Degree Bachelor's degree in Electronics and Telecommunication Engineering Degree MBA in Information Technology Management Degree Master's degree in Cybersecurity Analytics Degree Bachelor of Science in Industrial Engineering Degree Postgraduate Diploma in Cybersecurity from Harvard University Degree Diploma in Technical Writing from UK Member Association of Computer Machinery

Her Story

About Sayali

I started my career in 2012 as a programmer analyst at a global multinational back in India, where I was developing applications in Java and .NET. While coding and developing several applications, I got introduced to secure coding methodologies, the OWASP Top 10 for APIs and application security. I realized that rather than just developing the application, it's important to have it secure by design right at the beginning. This shift-left approach, which is a common term now, wasn't so common back then, but that's when I realized it's very important to develop your application secure by design and be an enabler, not a blocker after the application is live. That led me to dive more into cybersecurity. I started with on-premises security when there was no cloud, no AI. There were huge data servers, mainframe, DB2, UDB, and we had to set security standards for on-premises with network firewalls. The technology was different back then, more manual, but it was interesting at the same time. The threats have been evolving, but they have always been there, and that's why I think this role is very important to secure your applications, your data, your information, your identity. I became a security analyst, then a cybersecurity consultant, and now I'm an advisor in cybersecurity engineering. I've worked in seven organizations so far. My key responsibility has always been leading large-scale security initiatives for multiple clients and organizations, helping them strengthen their security resilience in this evolving, complex threat landscape. Threats evolve every single day, so we need to keep ahead of them and not just play catch-up. I focus on risk management for enterprises, developing security strategies, and designing properly configured security architectures. Basically, I enable secure by design applications and architectures for organizations and clients.

Her Interview

Ten minutes with Sayali

01What advice would you give to young women entering your industry?
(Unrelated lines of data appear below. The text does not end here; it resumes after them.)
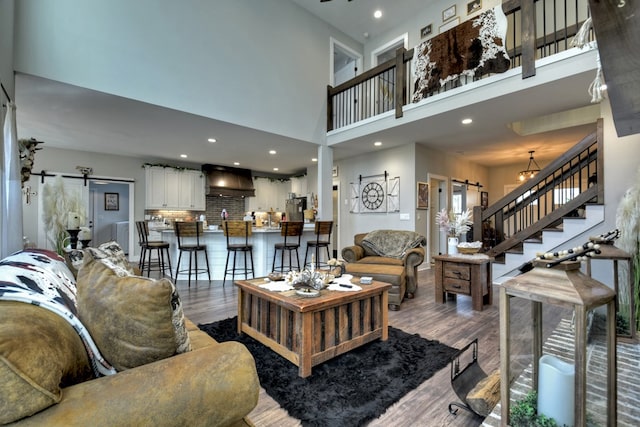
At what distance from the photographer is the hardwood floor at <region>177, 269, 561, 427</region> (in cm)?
166

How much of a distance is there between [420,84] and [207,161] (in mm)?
5806

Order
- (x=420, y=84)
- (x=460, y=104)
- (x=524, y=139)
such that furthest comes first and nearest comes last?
1. (x=524, y=139)
2. (x=420, y=84)
3. (x=460, y=104)

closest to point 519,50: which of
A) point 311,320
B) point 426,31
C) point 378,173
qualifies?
point 426,31

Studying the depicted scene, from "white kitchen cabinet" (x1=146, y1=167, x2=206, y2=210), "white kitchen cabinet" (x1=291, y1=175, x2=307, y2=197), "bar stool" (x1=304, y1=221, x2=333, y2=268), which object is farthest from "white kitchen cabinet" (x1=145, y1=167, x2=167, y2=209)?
"bar stool" (x1=304, y1=221, x2=333, y2=268)

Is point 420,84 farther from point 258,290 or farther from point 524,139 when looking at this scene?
point 258,290

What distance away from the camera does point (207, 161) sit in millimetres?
7973

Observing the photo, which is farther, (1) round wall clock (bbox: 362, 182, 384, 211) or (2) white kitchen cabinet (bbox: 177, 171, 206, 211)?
(2) white kitchen cabinet (bbox: 177, 171, 206, 211)

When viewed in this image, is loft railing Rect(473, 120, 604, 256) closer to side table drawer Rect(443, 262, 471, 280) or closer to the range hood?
side table drawer Rect(443, 262, 471, 280)

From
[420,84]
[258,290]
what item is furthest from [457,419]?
[420,84]

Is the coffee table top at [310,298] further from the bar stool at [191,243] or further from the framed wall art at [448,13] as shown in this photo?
the framed wall art at [448,13]

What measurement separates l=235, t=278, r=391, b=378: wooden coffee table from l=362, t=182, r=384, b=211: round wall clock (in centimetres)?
422

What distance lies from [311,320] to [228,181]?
7.02 meters

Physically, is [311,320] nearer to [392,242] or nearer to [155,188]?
[392,242]

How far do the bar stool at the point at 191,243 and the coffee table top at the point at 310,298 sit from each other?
8.40 ft
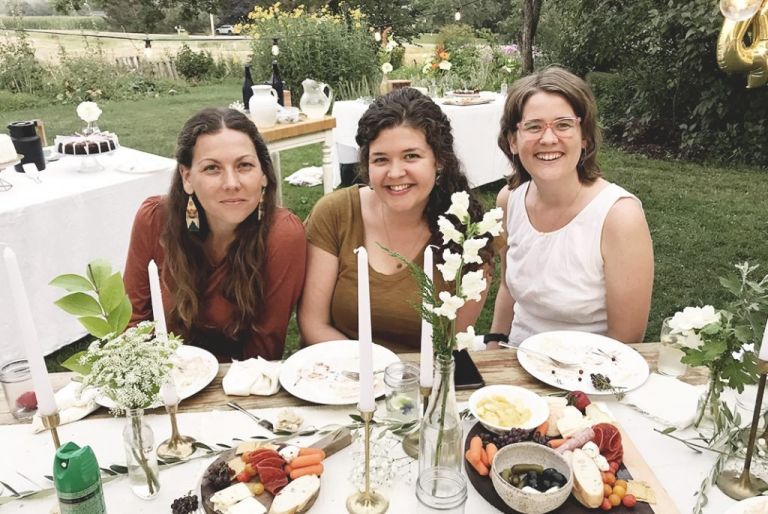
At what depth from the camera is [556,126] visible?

I tell everybody, don't chase tools, just understand the systems. Understand the process, the data flows, trust boundaries in any system, not just the tools, because the tools are going to change, the technology is going to change, but the fundamentals always remain the same. Don't chase the tools, understand the basics, the fundamentals of the system, and learn how things can break, and not just how they work, so that you can fix them. What is very important in our field is people should be comfortable being uncomfortable. You will feel behind a lot, because there's so much happening, it's evolving every day, so you have to upskill yourself every single day, understand, upskill, and not get comfortable in the technology, because it's so dynamic.

02What are the biggest challenges or opportunities in your field right now?

The biggest challenge is that cybersecurity is so dynamic and evolving that you cannot rest. You have to be there on your toes all the time. There could be an incident at 2AM at night, or 3AM at night, and you have to be there to troubleshoot and resolve it. It's not a 9-to-5, so to say. It depends on role to role also, but because it is so dynamic and so complex, you have to be there all the time, think about it, and work on it and act on it immediately. It cannot wait. It's like how a doctor performs surgeries. A person gets a heart attack at any time, so a system can get a heart attack at any time, and you have to be there to fix it.

03What values are most important to you in your work and personal life?

The first value that comes to me, apart from my own personal values, is ethics. Having ethics in my field and in any field is very important in general, but in cybersecurity, it's more so important because we can do everything that a bad actor, a malicious actor or a hacker could do. Not using those skills to exploit, and using them for the benefit of society is very important. Ethics comes number one as a value or model in cybersecurity, because we know how to get the data or information, and not using it to exploit or to create vulnerabilities or to cause harm or damage to the system or society is very important.